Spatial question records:
+ + + +

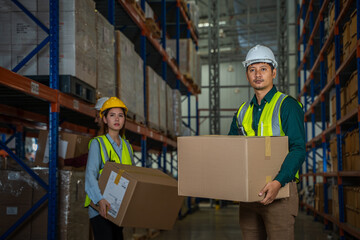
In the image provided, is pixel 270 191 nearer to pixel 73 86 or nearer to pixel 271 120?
pixel 271 120

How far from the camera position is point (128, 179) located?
2.86 metres

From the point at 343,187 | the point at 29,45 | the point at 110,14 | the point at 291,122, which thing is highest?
the point at 110,14

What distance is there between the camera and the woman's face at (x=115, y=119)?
338 cm

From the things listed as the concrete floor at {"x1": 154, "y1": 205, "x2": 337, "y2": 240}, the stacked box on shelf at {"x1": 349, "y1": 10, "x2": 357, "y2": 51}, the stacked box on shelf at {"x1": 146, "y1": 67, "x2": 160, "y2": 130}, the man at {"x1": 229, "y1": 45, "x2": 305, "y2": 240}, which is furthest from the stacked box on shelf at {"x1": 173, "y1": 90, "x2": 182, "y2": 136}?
the man at {"x1": 229, "y1": 45, "x2": 305, "y2": 240}

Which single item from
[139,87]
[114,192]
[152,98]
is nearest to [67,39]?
[114,192]

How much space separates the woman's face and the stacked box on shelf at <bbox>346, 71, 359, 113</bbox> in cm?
376

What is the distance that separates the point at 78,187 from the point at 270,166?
259cm

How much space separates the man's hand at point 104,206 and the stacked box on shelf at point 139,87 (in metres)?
3.50

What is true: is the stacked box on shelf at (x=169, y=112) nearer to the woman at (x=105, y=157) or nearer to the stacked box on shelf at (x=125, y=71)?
the stacked box on shelf at (x=125, y=71)

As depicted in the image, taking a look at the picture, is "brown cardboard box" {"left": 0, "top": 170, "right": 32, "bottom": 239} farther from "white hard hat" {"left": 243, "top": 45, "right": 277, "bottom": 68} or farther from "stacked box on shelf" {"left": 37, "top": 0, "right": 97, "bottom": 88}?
"white hard hat" {"left": 243, "top": 45, "right": 277, "bottom": 68}

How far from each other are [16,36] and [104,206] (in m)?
2.03

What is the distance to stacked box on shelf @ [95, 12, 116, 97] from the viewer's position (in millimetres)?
4808

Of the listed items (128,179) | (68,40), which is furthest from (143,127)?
(128,179)

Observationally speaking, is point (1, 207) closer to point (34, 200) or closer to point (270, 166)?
point (34, 200)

+ + + +

» WRITTEN INSTRUCTION: Every line from the one containing "What distance is" through the end of the data must be repeated exactly, and no other line.

» ANSWER BELOW:
What distance is there between the camera and the woman's face at (x=115, y=119)?
338 cm

From the things listed as the concrete floor at {"x1": 154, "y1": 205, "x2": 337, "y2": 240}, the stacked box on shelf at {"x1": 349, "y1": 10, "x2": 357, "y2": 51}, the stacked box on shelf at {"x1": 146, "y1": 67, "x2": 160, "y2": 130}, the man at {"x1": 229, "y1": 45, "x2": 305, "y2": 240}, which is furthest from the stacked box on shelf at {"x1": 173, "y1": 90, "x2": 182, "y2": 136}?
the man at {"x1": 229, "y1": 45, "x2": 305, "y2": 240}

Which single item from
[139,87]
[114,192]
[152,98]
is nearest to [67,39]?
[114,192]

How much space separates the woman's face and the stacked box on shelf at <bbox>346, 71, 359, 113</bbox> in cm?
376

What is the distance that separates the point at 78,187 from the point at 270,166?
259cm

How much space separates the man's hand at point 104,206 and the stacked box on shelf at point 139,87 (in metres)?
3.50

What is true: is the stacked box on shelf at (x=169, y=112) nearer to the woman at (x=105, y=157) or nearer to the stacked box on shelf at (x=125, y=71)?
the stacked box on shelf at (x=125, y=71)

As depicted in the image, taking a look at the picture, is "brown cardboard box" {"left": 0, "top": 170, "right": 32, "bottom": 239} farther from "white hard hat" {"left": 243, "top": 45, "right": 277, "bottom": 68} or farther from "stacked box on shelf" {"left": 37, "top": 0, "right": 97, "bottom": 88}?
"white hard hat" {"left": 243, "top": 45, "right": 277, "bottom": 68}

How far from each other are [16,36] and [104,206] (in m)?
2.03

What is the distance to stacked box on shelf @ [95, 12, 116, 97] from the viewer's position (in millimetres)?
4808

Of the listed items (128,179) | (68,40), which is furthest from (143,127)?
(128,179)

Observationally speaking, is point (1, 207) closer to point (34, 200) or closer to point (270, 166)?
point (34, 200)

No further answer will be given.